The combination of the super-crispy chicken with sauce creates a texture you're familiar with from Chinese joints - not the ones that put the thick batter on everything they fry so that the sweet and sour shrimp is like big sponges soaking in sauce (goddamn you, food court), but places like P.F. Chang's that lightly batter and fry chunks of chicken before saucing them.  Same basic deal.  In Korea, whole chickens are chopped up into chunks and fried - but Korean chickens aren't factory-farmed like in the US of A, so they're smaller and better suited to, well, cooking and eating.  In the US, chicken parts make more sense, and those factory farms result in large, meaty wings, a chicken part that was usually discarded or used for stock until World War II.

Really, despite the transglutaminase and calcium alginate, despite the bacon beignets and coconut curry ice cream, what I think about the most, what I always circle around, is hamburgers, pizza, chicken wings, fruit, and cheese.  That's always been my way.  I'm not an embryonic pseudo-chef, I'm just a home cook who plays around with a few things.  At some point I expect I'll have a long entry on hot wings.

But right now, since I have this deep fryer, I wanted to try the Korean fried chicken method.  Specifically the method - Korean fried chicken is usually sauced with a gojujang sauce, which is cool, but I wanted to divorce the method from the flavor here.  I wanted to deal with the method on its own.

So I made red wings.

Hibiscus-marinated wings

I started by "brining" the wings overnight with hibiscus.  I literally did nothing more than put chicken wings in a Tupperware container with a handful of hibiscus flowers, and cover it all with water.  The splotches you see are where the wings were touching each other or the sides of the container.  The color is otherwise quite magenta.

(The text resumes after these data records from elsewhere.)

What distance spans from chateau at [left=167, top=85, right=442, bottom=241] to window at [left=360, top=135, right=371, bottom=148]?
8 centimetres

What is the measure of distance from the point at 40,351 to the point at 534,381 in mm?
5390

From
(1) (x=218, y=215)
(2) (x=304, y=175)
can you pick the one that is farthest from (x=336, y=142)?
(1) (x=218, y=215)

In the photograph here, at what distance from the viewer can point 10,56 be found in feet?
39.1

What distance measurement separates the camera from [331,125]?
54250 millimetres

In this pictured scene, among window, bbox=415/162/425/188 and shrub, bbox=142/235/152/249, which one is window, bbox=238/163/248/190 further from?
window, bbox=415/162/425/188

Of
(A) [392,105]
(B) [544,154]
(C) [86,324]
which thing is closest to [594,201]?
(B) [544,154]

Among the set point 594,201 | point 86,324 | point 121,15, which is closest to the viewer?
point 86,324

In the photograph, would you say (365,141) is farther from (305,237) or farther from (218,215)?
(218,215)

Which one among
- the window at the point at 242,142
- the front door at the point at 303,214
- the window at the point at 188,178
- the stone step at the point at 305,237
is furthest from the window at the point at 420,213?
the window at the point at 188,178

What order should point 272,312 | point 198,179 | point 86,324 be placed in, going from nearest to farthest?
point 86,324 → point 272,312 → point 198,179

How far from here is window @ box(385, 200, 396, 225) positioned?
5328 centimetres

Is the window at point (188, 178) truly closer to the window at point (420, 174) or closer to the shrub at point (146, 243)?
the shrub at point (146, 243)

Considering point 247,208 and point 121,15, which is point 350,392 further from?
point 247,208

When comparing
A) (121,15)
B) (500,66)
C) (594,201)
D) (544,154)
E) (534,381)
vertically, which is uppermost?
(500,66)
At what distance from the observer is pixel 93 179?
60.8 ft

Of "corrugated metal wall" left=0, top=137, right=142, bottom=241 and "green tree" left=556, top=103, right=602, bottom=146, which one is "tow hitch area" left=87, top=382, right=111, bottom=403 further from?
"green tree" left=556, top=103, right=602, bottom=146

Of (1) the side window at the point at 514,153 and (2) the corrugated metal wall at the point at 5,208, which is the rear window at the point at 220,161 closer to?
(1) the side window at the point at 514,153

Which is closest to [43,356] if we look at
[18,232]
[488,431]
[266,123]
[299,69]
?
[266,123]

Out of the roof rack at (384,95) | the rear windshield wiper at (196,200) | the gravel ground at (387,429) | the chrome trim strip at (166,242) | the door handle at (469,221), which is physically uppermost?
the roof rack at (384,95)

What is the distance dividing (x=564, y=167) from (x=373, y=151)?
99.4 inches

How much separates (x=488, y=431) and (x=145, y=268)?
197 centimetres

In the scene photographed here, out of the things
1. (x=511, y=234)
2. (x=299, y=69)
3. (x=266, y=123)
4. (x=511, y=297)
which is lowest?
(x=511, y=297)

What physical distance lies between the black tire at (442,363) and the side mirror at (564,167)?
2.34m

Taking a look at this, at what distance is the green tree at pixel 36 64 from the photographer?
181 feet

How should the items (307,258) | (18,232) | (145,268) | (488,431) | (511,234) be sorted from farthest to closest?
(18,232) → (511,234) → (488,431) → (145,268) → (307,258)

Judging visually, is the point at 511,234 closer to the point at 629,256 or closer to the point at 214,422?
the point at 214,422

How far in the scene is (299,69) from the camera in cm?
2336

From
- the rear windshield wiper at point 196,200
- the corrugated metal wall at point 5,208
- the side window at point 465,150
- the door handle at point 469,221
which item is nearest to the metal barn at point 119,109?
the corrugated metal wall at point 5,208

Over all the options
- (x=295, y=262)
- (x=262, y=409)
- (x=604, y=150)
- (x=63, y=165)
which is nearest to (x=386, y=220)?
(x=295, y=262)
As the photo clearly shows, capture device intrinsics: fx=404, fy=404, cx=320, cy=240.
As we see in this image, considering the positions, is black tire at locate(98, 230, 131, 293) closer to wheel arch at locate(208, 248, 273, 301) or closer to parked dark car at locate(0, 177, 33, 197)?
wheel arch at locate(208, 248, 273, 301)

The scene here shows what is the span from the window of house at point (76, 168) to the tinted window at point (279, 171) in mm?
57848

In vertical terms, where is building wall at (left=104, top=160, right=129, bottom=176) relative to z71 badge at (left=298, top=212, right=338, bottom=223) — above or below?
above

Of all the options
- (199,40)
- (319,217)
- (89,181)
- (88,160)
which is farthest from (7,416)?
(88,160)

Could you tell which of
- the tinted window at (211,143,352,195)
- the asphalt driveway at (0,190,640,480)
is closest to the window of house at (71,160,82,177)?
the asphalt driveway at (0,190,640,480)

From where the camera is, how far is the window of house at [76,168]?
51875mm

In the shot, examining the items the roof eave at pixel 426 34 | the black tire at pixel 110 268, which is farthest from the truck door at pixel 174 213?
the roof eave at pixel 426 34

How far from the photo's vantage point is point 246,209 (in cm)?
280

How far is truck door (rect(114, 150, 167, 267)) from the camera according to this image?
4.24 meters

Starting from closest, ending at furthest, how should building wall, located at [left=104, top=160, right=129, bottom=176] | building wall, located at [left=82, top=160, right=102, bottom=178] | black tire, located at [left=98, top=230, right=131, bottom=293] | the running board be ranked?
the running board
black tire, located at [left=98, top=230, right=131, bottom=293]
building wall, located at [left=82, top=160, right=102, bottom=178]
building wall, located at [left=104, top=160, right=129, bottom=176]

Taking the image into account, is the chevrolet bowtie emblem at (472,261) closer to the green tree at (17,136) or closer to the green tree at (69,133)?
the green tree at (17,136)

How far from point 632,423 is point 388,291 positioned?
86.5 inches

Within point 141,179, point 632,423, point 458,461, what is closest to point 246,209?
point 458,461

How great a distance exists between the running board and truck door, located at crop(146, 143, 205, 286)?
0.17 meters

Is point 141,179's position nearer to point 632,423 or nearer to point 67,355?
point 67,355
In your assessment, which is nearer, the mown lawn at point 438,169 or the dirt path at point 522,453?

Hibiscus-marinated wings, first fry

The wings after their first fry.  They have more color than it looks here; this time of year I don't have much sunlight in the house until much later in the day (it's 1pm as I type this and the sun hasn't hit my deck yet).  That said, in the end the hibiscus didn't contribute anything of note.

Hibiscus-marinated wings, double-fried and sauced

The wings after their second fry, with sauce.

The sauce is very very red.  I pureed watermelon chunks with watermelon rind that had been pickled with Kool Aid; strained that, and cooked it down until it was a thick sauce; strained that, and added Tabasco sauce, ginger, allspice, and cinnamon.  The result is a bright red sweet and sour sauce with a burn that is primarily ginger with other spice notes and a little chile heat.